RNN Compressive Memory Part 1: A high level introduction.
This is the first post of series dedicated to Compressive Memory of Recurrent Neural Networks. This is inspired by a recent DeepMind paper published in November 2019 on Arxiv.
Currently, the ambition of the series is to follow this plan:
Part 1 (here): A high level introduction to Compressive Memory mechanics starting from basic RNNS;
Part 2: a detailed explanation of the TransformerXL;
Part 3: an implementation using PyTorch (soon);
Part 4: finally, its application to time series (soon).
Most likely, this will be fine-tuned over time.
Big thanks to Gautier Marti and Vincent Zoonekynd for their suggestions and proof-reading!
Update: Additional diagrams (14 March 2020)
Recurrent Neural Networks (RNN)
From simple RNNs to LSTMs
Traditional neural networks were developed to train/run on information provided in a single step in a consistent format (e.g. images with identical resolution).
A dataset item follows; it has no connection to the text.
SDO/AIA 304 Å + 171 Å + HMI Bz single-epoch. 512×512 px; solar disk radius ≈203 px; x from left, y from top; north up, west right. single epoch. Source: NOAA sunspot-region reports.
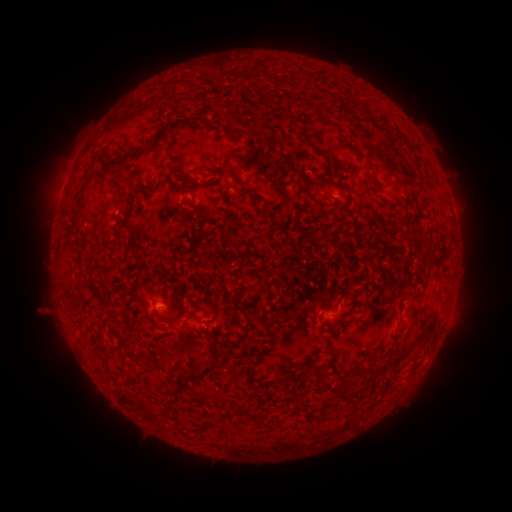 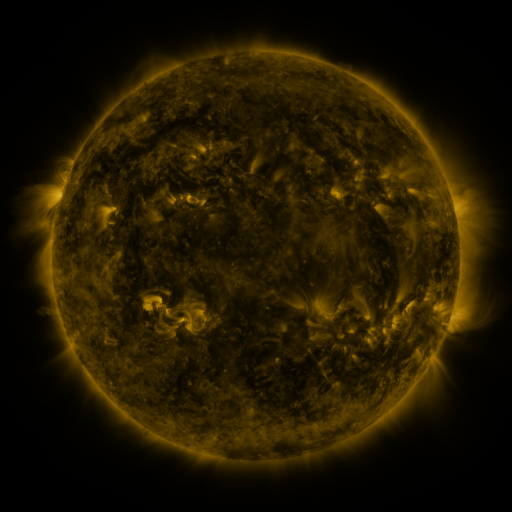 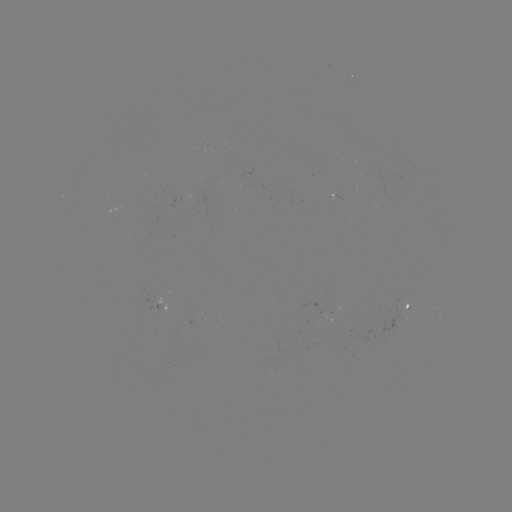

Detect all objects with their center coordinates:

Conceptually, a neural network could similarly be taught on sequential information (e.g. a video as a series of images) looking at it as a single sample, but that would require (1) being trained on the full sequence (e.g. an entire video), (2) being able to cope with information of variable length (i.e. short vs. long video). (1) is computationally intractable, and (2) means that units analysing later parts of the video would not be receiving as much training as earlier units when ideally they should be all share the same amount of training .
The original RNN address those issues:
Sequences are chopped in small consistent sub-sequences (say, a segment of 10 images, or a group of 20 words).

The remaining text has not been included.